• **Extrait du document**

La question des maths aujourd’hui dans notre système éducatif n’est pas qu’un problème réservé aux professionnel-le-s de cette discipline. C’est une question qui touche une bonne partie des problématiques de l’Ecole. Des problématiques syndicales ou pédagogiques, sur lesquelles l’Ecole Emancipée a une vision singulière.
Une discipline en crise symbolique
L’évocation des cours de mathématiques provoque chez chacun-e d’entre nous des réactions diverses, mais jamais indifférentes. Preuve d’une charge symbolique qui ne s’exerce d’ailleurs pas indifféremment sur tous les élèves mais accentue au contraire d’autres inégalités (de genre, etc.). D’où cela vient-il ? En partie, certainement, du rôle du « niveau en maths » dans l’orientation des élèves et la sélection qui en découle.
La justification courante serait que les maths auraient un caractère logique et donc objectif. C’est non seulement discutable, mais c’est surtout une justification a posteriori d’un authentique choix politique qui date
du milieu du XXe siècle.
En effet, c’est à cette époque que les mathématiques ont supplanté les « humanités » dans le rôle de discipline de sélection. Cela correspond à une volonté d’élévation du niveau de connaissance global en France dans les années 1960, sans toutefois aller jusqu’à renoncer à une forme de tri, essentiellement social, des élèves. Et les maths, bien que moins culturellement marquées que les «humanités», remplissent bien ce rôle. Car l’abstraction nécessaire à l’appréhension et à la compréhension de la Mathématique n’est possible que si un jeune a accès à de nombreuses
expériences, qui soutiennent et illustrent l’abstraction. Ce qui est globalement réservé à celles et ceux qui en ont les moyens financiers.
Depuis cette époque, les programmes de mathématiques ont suivi plusieurs évolutions marquantes dont on n’évoquera que la forme la plus récente. Il s’agit, d’une part, d’en finir avec l’abstraction des mathématiques pour essayer de la connecter aux problèmes concrets. Et le résultat est pire que le mal. Les problèmes « concrets » sont trop circonstanciés (aller expliquer des statistiques sur les marées à un élève qui n’a jamais vu la mer). Ils demandent un nombre d’expériences concrètes encore plus importants et une capacité de généralisation que l’Ecole n’a pas le temps d’enseigner… D’autre part, les domaines mathématiques exigibles pour les élèves n’ont jamais été aussi vastes (des algorithmes à l’échantillonnage en passant par l’analyse de fonction et les lois de probabilités). Les programmes se limitent alors à du saupoudrage.
En conséquence, les mathématiques à l’école apparaissent comme une série de recettes magiques permettant de résoudre des problèmes concrets. Les voies de l’excellence s’ouvrent aux sorciers ; tandis que les moldus sont condamnés à subir leur orientation.

• **Données fournies**
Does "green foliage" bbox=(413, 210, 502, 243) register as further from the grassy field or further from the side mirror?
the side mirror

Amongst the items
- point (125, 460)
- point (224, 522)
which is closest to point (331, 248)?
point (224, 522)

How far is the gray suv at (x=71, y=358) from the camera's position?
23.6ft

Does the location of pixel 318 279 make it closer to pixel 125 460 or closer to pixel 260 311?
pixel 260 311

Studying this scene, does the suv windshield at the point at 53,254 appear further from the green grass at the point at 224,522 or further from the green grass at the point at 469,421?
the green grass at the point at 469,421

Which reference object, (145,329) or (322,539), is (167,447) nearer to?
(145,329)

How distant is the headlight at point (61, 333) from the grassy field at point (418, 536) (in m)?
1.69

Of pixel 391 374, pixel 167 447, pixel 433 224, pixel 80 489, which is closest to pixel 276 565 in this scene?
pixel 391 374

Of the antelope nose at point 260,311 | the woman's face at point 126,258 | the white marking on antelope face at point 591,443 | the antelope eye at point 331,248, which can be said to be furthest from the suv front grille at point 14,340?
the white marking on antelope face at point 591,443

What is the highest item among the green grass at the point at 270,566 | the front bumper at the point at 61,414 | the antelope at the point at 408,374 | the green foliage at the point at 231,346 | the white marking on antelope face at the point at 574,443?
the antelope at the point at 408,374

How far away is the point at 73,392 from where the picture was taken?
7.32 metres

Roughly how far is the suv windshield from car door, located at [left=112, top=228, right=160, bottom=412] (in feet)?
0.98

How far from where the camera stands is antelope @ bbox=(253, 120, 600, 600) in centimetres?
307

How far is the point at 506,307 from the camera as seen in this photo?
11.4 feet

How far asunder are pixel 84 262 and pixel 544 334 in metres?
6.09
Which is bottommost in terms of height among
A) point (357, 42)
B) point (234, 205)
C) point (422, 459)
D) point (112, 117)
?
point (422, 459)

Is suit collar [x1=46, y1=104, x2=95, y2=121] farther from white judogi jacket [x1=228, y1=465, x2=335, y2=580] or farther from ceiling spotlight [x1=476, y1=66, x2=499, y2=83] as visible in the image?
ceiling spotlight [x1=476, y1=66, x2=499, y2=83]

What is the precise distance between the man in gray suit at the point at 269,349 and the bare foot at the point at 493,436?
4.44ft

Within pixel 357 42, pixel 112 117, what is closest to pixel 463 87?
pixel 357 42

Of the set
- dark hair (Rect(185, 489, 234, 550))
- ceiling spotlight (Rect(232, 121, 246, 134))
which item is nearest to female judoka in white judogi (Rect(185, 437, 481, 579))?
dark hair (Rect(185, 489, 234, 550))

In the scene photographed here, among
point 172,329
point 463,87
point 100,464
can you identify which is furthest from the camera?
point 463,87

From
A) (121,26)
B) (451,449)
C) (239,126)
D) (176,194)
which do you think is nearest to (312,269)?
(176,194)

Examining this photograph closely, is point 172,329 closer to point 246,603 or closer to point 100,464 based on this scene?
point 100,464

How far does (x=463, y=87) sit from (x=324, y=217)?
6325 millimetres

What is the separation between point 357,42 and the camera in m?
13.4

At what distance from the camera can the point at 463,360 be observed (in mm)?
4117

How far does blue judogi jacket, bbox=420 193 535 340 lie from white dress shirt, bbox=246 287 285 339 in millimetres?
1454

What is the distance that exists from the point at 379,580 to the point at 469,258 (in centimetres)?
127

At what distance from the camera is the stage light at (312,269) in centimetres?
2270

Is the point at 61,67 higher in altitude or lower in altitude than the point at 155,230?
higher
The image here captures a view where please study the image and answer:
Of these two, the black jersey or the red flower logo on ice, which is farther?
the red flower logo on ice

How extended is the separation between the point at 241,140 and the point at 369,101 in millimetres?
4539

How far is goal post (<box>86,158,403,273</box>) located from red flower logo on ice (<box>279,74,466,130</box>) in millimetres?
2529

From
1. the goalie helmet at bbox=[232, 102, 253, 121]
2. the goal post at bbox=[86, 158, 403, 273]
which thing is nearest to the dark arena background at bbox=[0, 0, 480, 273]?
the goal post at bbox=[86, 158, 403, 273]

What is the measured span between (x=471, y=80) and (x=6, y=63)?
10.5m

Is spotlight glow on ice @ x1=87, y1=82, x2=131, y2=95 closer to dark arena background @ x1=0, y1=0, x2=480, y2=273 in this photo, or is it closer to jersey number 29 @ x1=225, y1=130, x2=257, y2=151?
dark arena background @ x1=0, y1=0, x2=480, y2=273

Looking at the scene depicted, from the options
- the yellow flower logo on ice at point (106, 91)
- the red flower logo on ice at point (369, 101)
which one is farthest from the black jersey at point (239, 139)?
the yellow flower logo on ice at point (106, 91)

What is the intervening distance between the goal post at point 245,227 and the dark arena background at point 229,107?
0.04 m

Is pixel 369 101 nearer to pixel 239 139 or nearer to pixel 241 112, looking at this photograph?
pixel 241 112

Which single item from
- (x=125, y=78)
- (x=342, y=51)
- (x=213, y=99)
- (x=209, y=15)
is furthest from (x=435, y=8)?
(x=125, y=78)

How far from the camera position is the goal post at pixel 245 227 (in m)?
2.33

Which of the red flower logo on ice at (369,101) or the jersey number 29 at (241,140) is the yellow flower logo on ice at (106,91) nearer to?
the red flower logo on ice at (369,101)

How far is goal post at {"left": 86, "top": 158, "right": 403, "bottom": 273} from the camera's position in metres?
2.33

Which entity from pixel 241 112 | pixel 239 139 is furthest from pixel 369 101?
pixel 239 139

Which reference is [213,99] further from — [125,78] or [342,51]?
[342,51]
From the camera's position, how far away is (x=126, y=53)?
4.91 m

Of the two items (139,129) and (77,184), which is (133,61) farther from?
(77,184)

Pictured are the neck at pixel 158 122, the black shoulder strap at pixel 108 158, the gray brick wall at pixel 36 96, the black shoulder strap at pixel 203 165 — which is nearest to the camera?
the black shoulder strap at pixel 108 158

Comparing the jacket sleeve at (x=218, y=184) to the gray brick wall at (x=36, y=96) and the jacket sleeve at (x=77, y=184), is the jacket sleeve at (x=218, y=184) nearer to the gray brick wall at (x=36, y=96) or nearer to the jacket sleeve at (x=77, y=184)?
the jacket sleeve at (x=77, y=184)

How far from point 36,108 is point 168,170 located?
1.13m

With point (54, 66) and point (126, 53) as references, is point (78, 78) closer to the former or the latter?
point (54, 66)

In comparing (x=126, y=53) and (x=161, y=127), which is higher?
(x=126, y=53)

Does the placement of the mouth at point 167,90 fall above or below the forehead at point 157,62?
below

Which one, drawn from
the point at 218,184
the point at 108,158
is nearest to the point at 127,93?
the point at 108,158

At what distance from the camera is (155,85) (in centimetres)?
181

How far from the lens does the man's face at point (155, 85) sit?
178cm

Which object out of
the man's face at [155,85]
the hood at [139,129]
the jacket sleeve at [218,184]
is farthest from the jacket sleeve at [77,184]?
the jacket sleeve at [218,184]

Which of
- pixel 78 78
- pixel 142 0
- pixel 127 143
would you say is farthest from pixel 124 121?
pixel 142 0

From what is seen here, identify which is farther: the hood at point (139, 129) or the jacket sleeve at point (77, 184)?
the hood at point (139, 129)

• **Travail à faire**
1/ Pour chacune des affirmations suivantes, dites par oui ou par non si elle concorde avec le texte sur les mathématiques à l'école, et citez mot pour mot les termes du texte qui tranchent. (a) Les mathématiques ont pris la place des « humanités » comme discipline de sélection. (b) Les domaines mathématiques exigibles pour les élèves sont aujourd'hui plus restreints qu'auparavant. (c) Relier les mathématiques à des problèmes concrets a permis de résoudre la difficulté.
2/ Résumez en deux phrases le texte sur les mathématiques à l'école.
3/ Écrivez la suite du texte sur les mathématiques à l'école, à partir de sa dernière phrase.

• **Résultats par tâche**
1/
(a) Oui : « c’est à cette époque que les mathématiques ont supplanté les « humanités » dans le rôle de discipline de sélection ».
(b) Non : « les domaines mathématiques exigibles pour les élèves n’ont jamais été aussi vastes ».
(c) Non : « Et le résultat est pire que le mal. »

2/ Le texte soutient que le rôle du niveau en mathématiques dans l'orientation et la sélection des élèves découle d'un choix politique du milieu du XXe siècle, qui a fait de cette discipline l'instrument d'un tri essentiellement social. Il ajoute que les programmes récents aggravent la situation : ils relient les mathématiques à des problèmes concrets trop circonstanciés et multiplient les domaines exigibles, si bien que la discipline apparaît comme une série de recettes magiques.

3/
Une discipline en crise d’enseignants
Dans le même temps, alors qu’elle continue d’écraser de tout son poids le système éducatif, la discipline Mathématique n’a jamais été au- tant en difficulté, faute d’enseignant-es qualifié-es. La pénurie de profs de maths, liée au problème plus vaste de la crise de recrutement, est particulièrement exacerbée dans l’académie de Créteil.
En réponse, cela fait plusieurs années que s’est installé un recours de plus en plus massif aux contractuel-les pour assurer les remplacements de moyennes et longues durées, voire les postes restés vacants à l’issue du mouvement intra : 171 cette année à Créteil, dont 167 sur le département du 93. Dans ce cadre, les
critères et les conditions de recrutement sont de plus en plus dégradés. Les situations professionnelles fragiles accentuent l’instabilité et ne permettent pas d’assurer des conditions correctes d’apprentissages pour les élèves.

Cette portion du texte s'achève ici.